For me, parts of the book were fascinating while other bits were less so. As I work essentially on my own from home sections of the book were less relevant to me than others. My favourite chapter was Chapter 2: Thinking with Movement which talked about exercise and how you can use it to affect your brain.
I’m a keen runner and have long gone on and on to everyone I know about the benefits of running. I wrote a blog post years ago entitled, “The Surprising Habit that Makes Me a Better Designer”. That habit was running.
I was therefore delighted—as you can imagine—to discover proof in The Extended Mind that running does indeed help me be a better designer! Paul writes:
“Moderate-intensity exercise, practised for a moderate length of time, improves our ability to think both during and immediately after the activity.”

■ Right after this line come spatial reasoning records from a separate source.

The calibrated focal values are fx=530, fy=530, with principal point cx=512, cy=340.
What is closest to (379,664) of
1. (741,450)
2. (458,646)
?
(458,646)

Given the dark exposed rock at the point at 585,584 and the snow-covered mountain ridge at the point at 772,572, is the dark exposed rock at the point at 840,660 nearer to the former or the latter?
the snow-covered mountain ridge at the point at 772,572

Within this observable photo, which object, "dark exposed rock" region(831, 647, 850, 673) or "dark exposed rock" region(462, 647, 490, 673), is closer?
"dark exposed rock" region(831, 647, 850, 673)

“The benefits of this include an increase in the capacity to focus attention and resist distractions; greater verbal fluency and cognitive flexibility; enhanced problem-solving and decision-making abilities and increased working memory, as well as more durable long-term memory for what is learned.”
She notes, these benefits can last for up to two hours! And, it turns out, running faster and harder has another benefit:
“Very intense exercise, extended over a relatively long period can induce a kind of altered state conducive to creative thought.”
Creative thought is vital to a writer’s and designer’s work. I make my living being creative. When you see me running, don’t think I’m slacking off; think of me as getting ready for work!
Final thought: can I claim my running shoes as a business expense?
I have a standing desk. I’ve had it for three years and love it. Now, I can’t imagine the horror of using a traditional desk for any considerable length of time.
It turns out, using a standing desk counts as low-intensity exercise and that you burn 13% more energy simply standing at a desk as opposed to sitting at a desk. Fascinatingly, she also writes:
“In adults, working at a standing desk has been shown to boost productivity.”
That fact alone is enough to justify the price of a standing desk, to me. Productivity is what it is all about; why spend more time working than you have to?
(If you are interested, I have a Bekant Sit/Stand desk that I got from Ikea. It’s not the biggest desk in the world, but it is easily large enough to hold my monitor, keyboard, trackpad and all-imporant notebook and coffee).
The Final Word
In Chapter 2, Paul was preaching to the choir. I’ve long believed exercise was a critical part of my work day, and I’m delighted to now have proof! If you are struggling to be creative or to focus go outside for a walk or run.